I spent $12.47 for a "Gourmet" Chicken Bacon Ranch 12" Sub at Subway the other day with chips and pop.

Was it good? Fantastic.
Did it kill my wallet? Yep... I felt guilty.

Same thing when I got to MCD.

Gotta get a 1/4 pounder with cheese, large fries and a large chocolate milkshake..... its over $10.

Do i love it? Yes
Guilty? Yes.


----------



## donald (Apr 18, 2011)

Holy **** Max,you got 5-6k for a food allowance a mth?What do you do for a living?I know "above average" sales guys that only get 35 dollar a day out of town.They sweeten the pot for relocating....did you have to spend it in full?


----------



## donald (Apr 18, 2011)

I went thru mcdonalds today-quater pounder with cheese no onions combo.
evertime i go thru mcd the drive thru operator has the exact same scrip....They even say there name and end it with sir.Is it just me or was that always like that?robotic like...hello welcome to mcd pause how can i help you....meet shelly at the window ....thank you sir and have a nice day.I swear a couple yrs ago it was...ya what can i get ya smaking on gum.


----------



## Plugging Along (Jan 3, 2011)

Max said:


> You can waste a lot of money trying new places. If you find a good one, I recommend to stick with it.


How boring is that, if you stick to the same places, you'll never find that faboulous gem. That's just me though, I love new places, and do like going out to eat. If there is something that I really like, and doesn't seem too crazy in terms of ingredients or difficulty, I'll usually try to make it at home afterwards. 

I find the chanins are okay food for something familiar, but I wouldn't consider any of them a culinary experience.


----------



## Plugging Along (Jan 3, 2011)

KaeJS said:


> I have a really bad habit when I eat out.
> 
> I can't just have the deal of the day, or get a sandwich without the "meal" or "combo"..
> 
> ...

Supplied information -
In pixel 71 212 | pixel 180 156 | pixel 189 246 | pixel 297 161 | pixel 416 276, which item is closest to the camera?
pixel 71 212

Aim of the task -
Answer the following questions using the forum thread on eating out.
(a) How much did the "Gourmet" Chicken Bacon Ranch 12" Sub meal at Subway cost?
(b) What did donald order at McDonald's in his second post?
(c) According to Plugging Along, what does the poster usually do after really liking a restaurant dish?

Written solution -
(a) $12.47, with chips and pop included.
(b) A quarter pounder with cheese combo with no onions.
(c) The poster usually tries to make it at home afterwards, if it does not seem too crazy in terms of ingredients or difficulty.